→ **YOUR OBJECTIVE**: Leaving the pictures aside, transcribe the data below exactly.

(Captioned web image data)
Start of Block

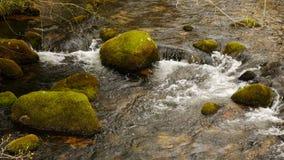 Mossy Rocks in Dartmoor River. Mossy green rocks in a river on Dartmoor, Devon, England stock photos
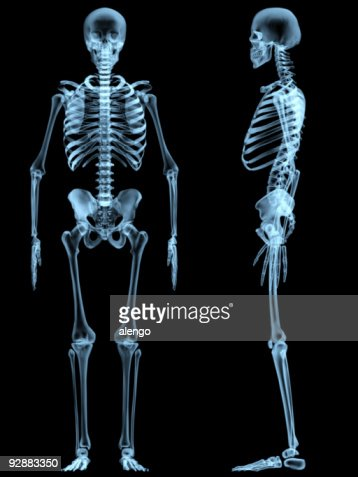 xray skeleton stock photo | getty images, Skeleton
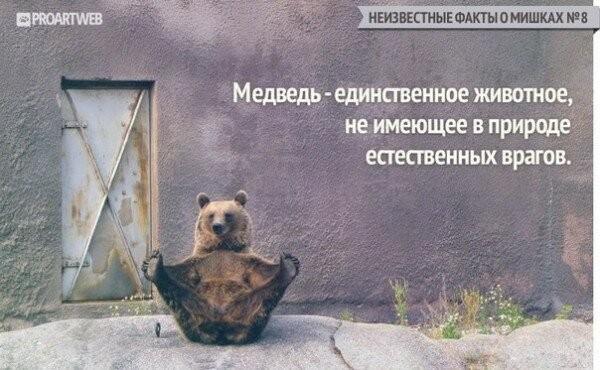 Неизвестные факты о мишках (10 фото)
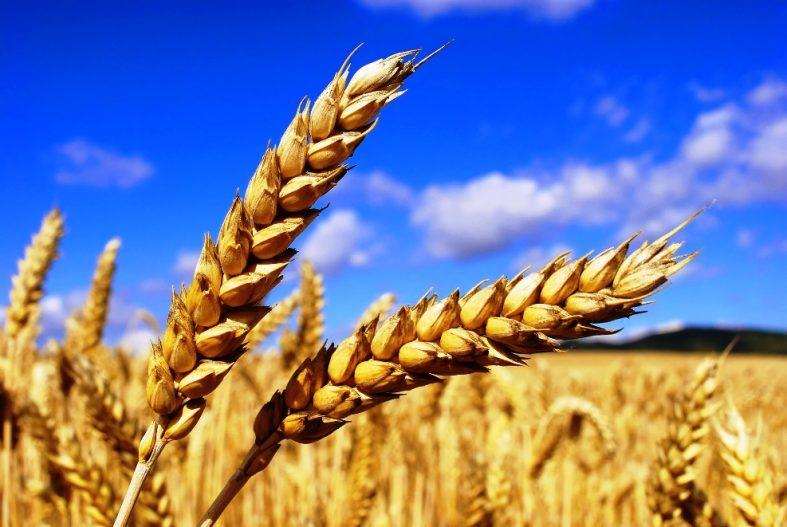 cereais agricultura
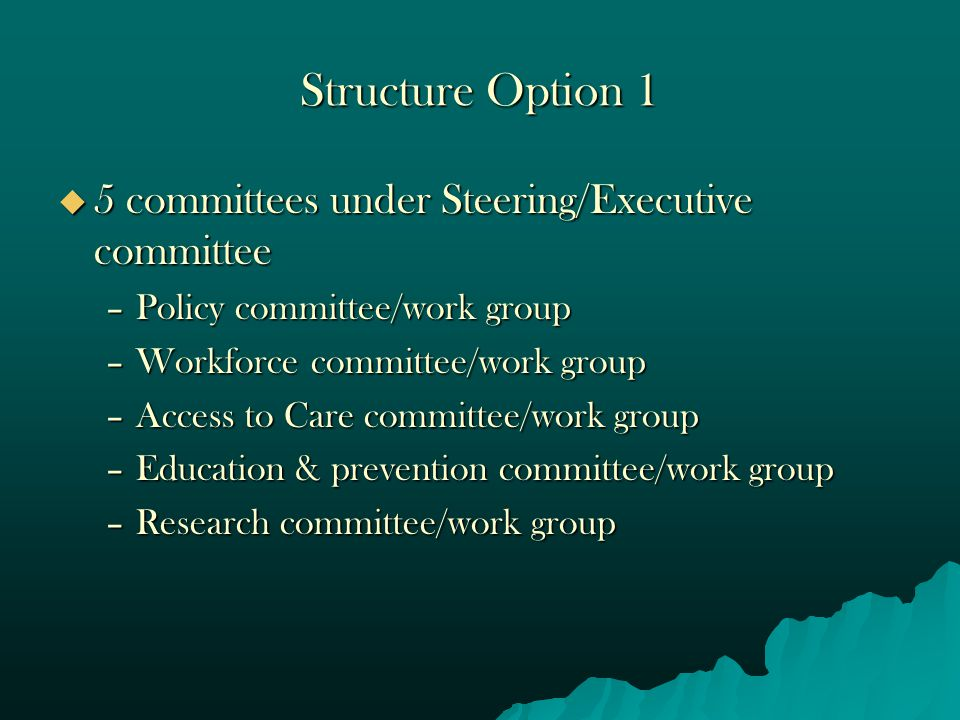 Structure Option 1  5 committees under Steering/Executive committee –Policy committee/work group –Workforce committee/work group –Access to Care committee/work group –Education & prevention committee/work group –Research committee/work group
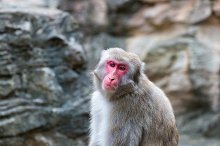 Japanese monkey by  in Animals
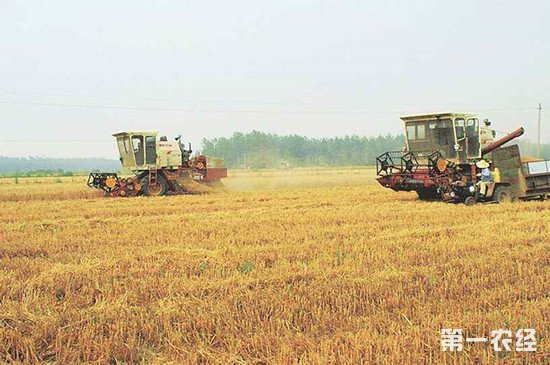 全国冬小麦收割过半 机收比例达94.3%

End of Block

→ **ANSWER TO THE EXERCISE**:
 Mossy Rocks in Dartmoor River. Mossy green rocks in a river on Dartmoor, Devon, England stock photos
 xray skeleton stock photo | getty images, Skeleton
 Неизвестные факты о мишках (10 фото)
 cereais agricultura
 Structure Option 1  5 committees under Steering/Executive committee –Policy committee/work group –Workforce committee/work group –Access to Care committee/work group –Education & prevention committee/work group –Research committee/work group
 Japanese monkey by  in Animals
 全国冬小麦收割过半 机收比例达94.3%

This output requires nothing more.